→ Исходный текст:

━━━━━━━━━━━━━━━━━━━━━━━━━━━━━━

Я хочу обратить внимание читателей на то, что Шварц написал свою пьесу в разгар ожесточеннейшей битвы (точнее – единоборства!) советского народа с фашизмом, в 1943 году, и что с тех пор, несмотря на сложную судьбу пьесы, не вносил в нее ни разу никаких конъюнктурных или иных поправок. Она увидела свое долгожданное нами сценическое воплощение в том виде, как была написана почти двадцать лет назад. И вот обнаружилось, что «сказка в трех действиях» не только не утратила своей идейно-политической остроты, но как истинно художественное произведение вобрала в себя опыт протекших лет – стала богаче, значительнее, полнозвучнее.

Автор назвал свою пьесу «сказкой», но «сказочный город», где развертывается действие (и «сказочность» подчеркивается декорациями и костюмами Акимова-художника), не предстает перед зрителями как загадка: ее прообраз – фашистская и неофашистская Западная Германия. Над городом этим сотни лет владычит Дракон, который обложил город, кроме «обычной» ежемесячной дани в тысячи коров, овец, кур и прочего, еще одной ужасной данью – ежегодно он берет себе в жены самую прекрасную девушку города, которая в тот же день умирает в его пещере от отвращения. Но самое страшное в том, что горожане не ропщут! В домик архивариуса Шарлиманя приходит странствующий рыцарь Ланцелот и узнает от мудрого говорящего Кота, что дочь Шарлиманя Эльза должна завтра стать очередной жертвой Дракона. И Ланцелот больше всего поражен тем, что ни Эльза, ни ее отец не только не сопротивляются своей участи, наоборот, они спокойны, они улыбаются, они давным-давно смирились с существующим в городе порядком, они в общем… оправдывают «своего собственного дракона», потому что, как говорит Шарлимань, «он убивал всех своих противников… он удивительный стратег и великий тактик. Пока он здесь, ни один другой дракон не осмелится нас тронуть…»

Дракон терроризировал людей, он запугал их вечным призраком войны, «другими драконами», он прикрывается этим призраком, потому что он сам – грабитель, насильник, а прежде всего – война.

Дракон так рекомендуется Ланцелоту: «Я – сын войны. Война – это я. Кровь мертвых гуннов течет в моих жилах – это холодная кровь…»

Далее Дракон, продолжая запугивать Ланцелота, вызвавшего его на бой, пускает в ход свою действительно страшную угрозу: он угрожает рыцарю, решившему освободить людей… этими же людьми!

━━━━━━━━━━━━━━━━━━━━━━━━━━━━━━

→ Фрагмент набора данных:
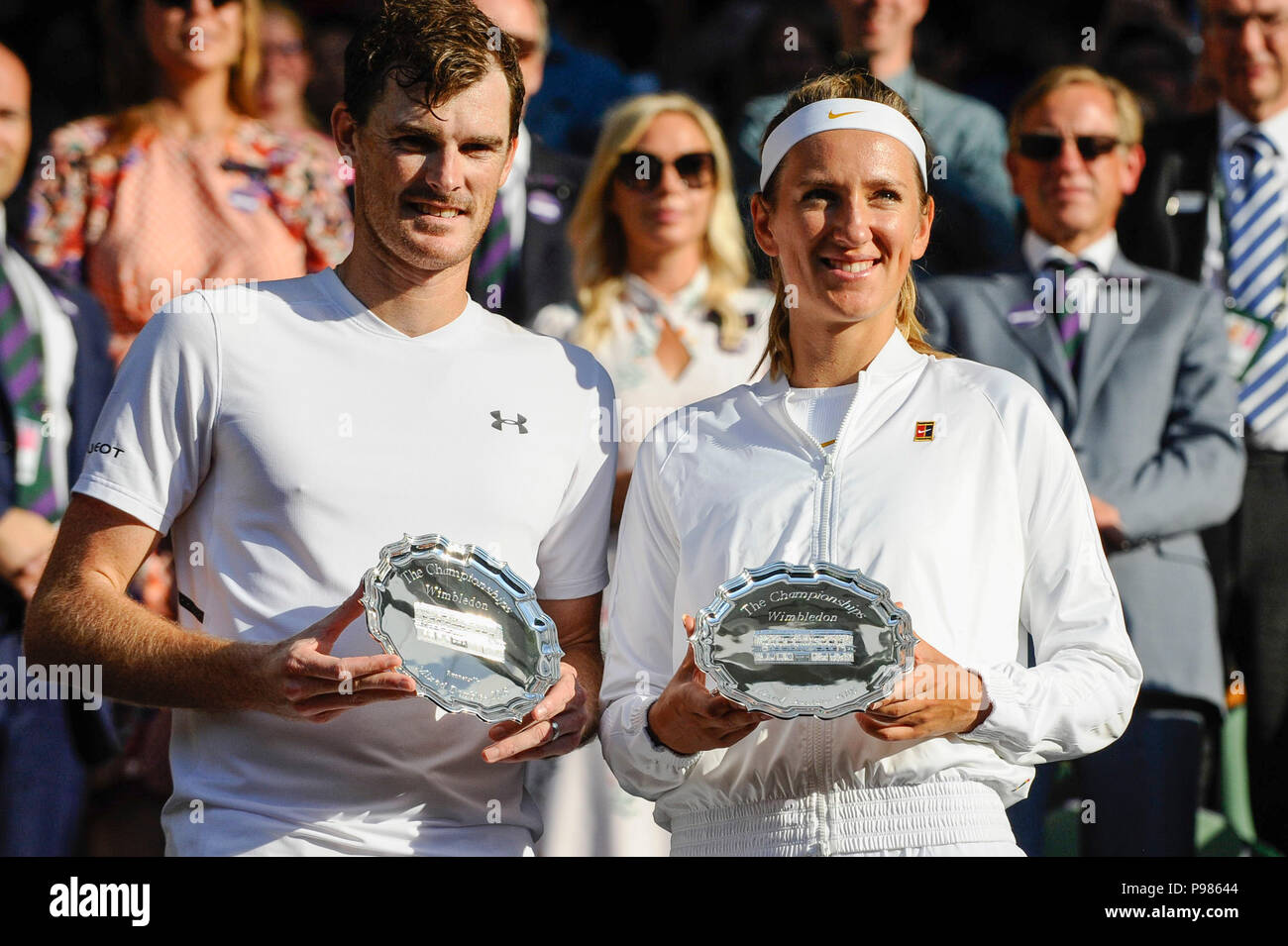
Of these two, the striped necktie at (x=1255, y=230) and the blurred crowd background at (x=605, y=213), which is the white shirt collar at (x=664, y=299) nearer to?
the blurred crowd background at (x=605, y=213)

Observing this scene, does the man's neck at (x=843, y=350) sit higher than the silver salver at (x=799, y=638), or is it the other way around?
the man's neck at (x=843, y=350)

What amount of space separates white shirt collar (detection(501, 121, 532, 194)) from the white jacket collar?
85.0 inches

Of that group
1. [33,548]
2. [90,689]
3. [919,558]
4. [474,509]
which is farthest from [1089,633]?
[33,548]

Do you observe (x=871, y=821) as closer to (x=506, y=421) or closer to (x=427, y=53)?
(x=506, y=421)

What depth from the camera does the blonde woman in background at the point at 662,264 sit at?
5094 mm

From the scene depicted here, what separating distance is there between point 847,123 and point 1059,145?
2102 millimetres

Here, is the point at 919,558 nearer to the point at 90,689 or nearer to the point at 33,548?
the point at 90,689

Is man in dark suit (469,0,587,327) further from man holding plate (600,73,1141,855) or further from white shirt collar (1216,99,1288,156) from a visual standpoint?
white shirt collar (1216,99,1288,156)

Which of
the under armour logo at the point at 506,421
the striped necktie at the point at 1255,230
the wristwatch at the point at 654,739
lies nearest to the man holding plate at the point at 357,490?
the under armour logo at the point at 506,421

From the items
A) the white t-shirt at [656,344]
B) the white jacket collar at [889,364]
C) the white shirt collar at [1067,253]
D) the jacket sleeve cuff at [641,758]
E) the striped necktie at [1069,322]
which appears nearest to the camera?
the jacket sleeve cuff at [641,758]

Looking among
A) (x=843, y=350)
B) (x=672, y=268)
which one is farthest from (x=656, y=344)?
(x=843, y=350)

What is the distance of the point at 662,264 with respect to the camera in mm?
5320

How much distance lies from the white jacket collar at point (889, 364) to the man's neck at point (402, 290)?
28.3 inches
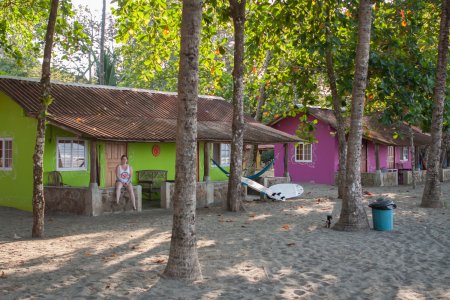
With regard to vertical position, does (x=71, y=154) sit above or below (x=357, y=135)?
below

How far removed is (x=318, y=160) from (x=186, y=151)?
20.3m

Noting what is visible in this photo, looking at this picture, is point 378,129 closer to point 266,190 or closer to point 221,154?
point 221,154

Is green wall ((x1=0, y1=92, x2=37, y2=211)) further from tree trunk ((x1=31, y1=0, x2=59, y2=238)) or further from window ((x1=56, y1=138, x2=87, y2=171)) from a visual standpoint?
tree trunk ((x1=31, y1=0, x2=59, y2=238))

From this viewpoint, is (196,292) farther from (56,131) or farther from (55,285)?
(56,131)

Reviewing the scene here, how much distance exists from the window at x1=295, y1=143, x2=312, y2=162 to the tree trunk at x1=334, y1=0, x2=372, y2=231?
1569 cm

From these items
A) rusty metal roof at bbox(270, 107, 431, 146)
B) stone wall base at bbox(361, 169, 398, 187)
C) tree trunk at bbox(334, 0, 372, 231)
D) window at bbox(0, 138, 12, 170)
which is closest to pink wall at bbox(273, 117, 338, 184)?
rusty metal roof at bbox(270, 107, 431, 146)

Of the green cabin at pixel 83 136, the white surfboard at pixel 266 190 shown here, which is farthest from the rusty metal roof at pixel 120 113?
the white surfboard at pixel 266 190

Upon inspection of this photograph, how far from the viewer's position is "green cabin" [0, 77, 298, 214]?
532 inches

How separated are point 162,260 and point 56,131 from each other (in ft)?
27.9

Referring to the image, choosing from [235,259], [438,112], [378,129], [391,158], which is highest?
[378,129]

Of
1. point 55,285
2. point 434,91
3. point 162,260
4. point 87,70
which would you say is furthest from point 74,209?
point 87,70

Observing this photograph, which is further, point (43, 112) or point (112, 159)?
point (112, 159)

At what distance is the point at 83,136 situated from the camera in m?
12.6

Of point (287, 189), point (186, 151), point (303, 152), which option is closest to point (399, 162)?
point (303, 152)
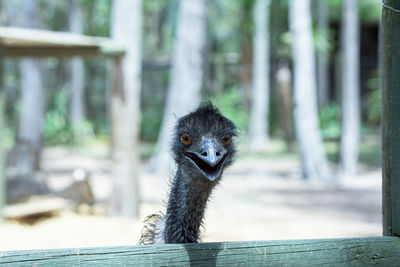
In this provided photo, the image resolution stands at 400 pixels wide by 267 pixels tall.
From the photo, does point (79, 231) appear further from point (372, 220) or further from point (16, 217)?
point (372, 220)

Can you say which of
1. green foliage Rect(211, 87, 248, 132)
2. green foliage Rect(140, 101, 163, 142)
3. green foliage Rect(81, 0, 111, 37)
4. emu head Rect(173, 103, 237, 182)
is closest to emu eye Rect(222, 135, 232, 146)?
emu head Rect(173, 103, 237, 182)

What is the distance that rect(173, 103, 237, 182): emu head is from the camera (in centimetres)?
201

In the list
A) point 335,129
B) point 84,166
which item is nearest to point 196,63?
point 84,166

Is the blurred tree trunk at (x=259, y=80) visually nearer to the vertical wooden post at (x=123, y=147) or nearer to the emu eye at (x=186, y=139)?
the vertical wooden post at (x=123, y=147)

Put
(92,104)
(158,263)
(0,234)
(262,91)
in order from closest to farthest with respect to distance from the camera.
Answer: (158,263), (0,234), (262,91), (92,104)

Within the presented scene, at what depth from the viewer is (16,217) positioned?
7715 millimetres

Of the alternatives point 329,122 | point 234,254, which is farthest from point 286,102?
point 234,254

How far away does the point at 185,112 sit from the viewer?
12.3 m

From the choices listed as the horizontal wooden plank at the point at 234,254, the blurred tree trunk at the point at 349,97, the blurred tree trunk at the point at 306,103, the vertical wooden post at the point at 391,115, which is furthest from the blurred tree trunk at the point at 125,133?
the blurred tree trunk at the point at 349,97

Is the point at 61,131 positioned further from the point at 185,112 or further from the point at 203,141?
the point at 203,141

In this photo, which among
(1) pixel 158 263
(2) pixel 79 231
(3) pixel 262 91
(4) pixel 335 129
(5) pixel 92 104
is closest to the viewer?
(1) pixel 158 263

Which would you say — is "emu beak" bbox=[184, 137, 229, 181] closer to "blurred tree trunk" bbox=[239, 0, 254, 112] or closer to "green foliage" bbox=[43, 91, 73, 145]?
"blurred tree trunk" bbox=[239, 0, 254, 112]

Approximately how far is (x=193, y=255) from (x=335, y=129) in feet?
67.2

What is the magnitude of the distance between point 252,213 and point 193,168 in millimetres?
6615
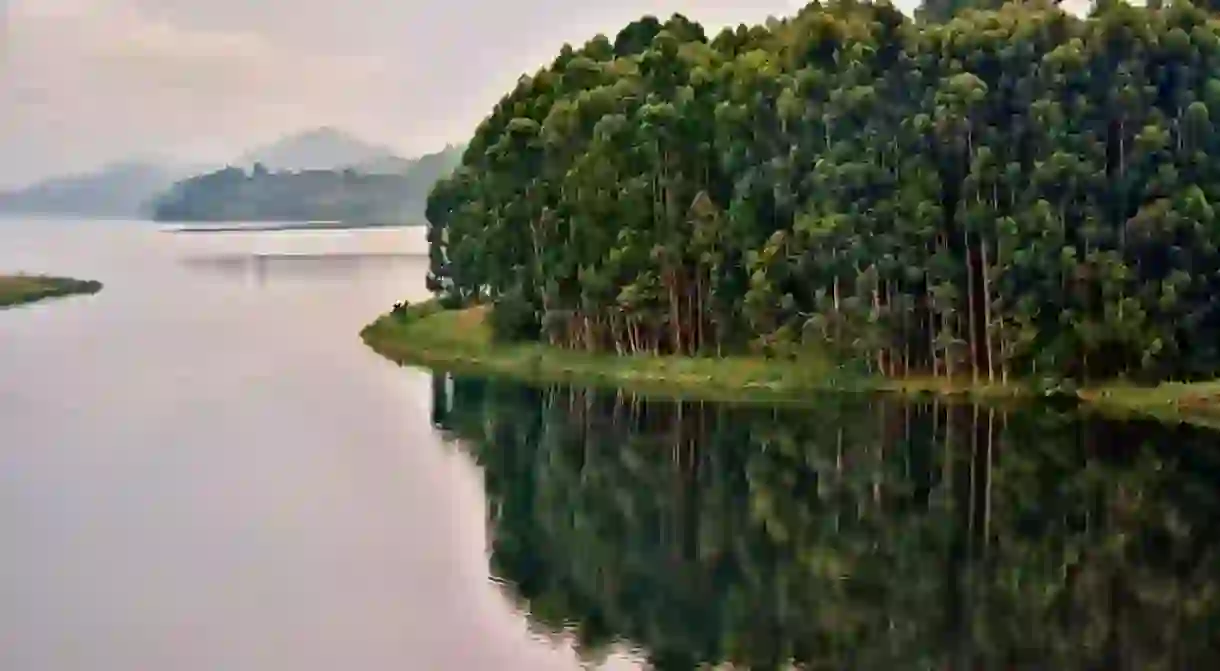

━━━━━━━━━━━━━━━━━━━━━━━━━━━━━━

→ Требования к заданиям:
1 – Каких животных, согласно исходному тексту, Дракон получает от города в качестве ежемесячной дани? Перечислите всех названных.
2 – Воспроизведите без изменений фрагмент исходного текста, который начинается со слов "Дракон так рекомендуется" и продолжается до слов "этими же людьми!" включительно.
Записи — самостоятельный материал, не связанный с исходным текстом.

→ Ответы по заданиям:
1 – Коров, овец и кур.

2 –
Дракон так рекомендуется Ланцелоту: «Я – сын войны. Война – это я. Кровь мертвых гуннов течет в моих жилах – это холодная кровь…»

Далее Дракон, продолжая запугивать Ланцелота, вызвавшего его на бой, пускает в ход свою действительно страшную угрозу: он угрожает рыцарю, решившему освободить людей… этими же людьми!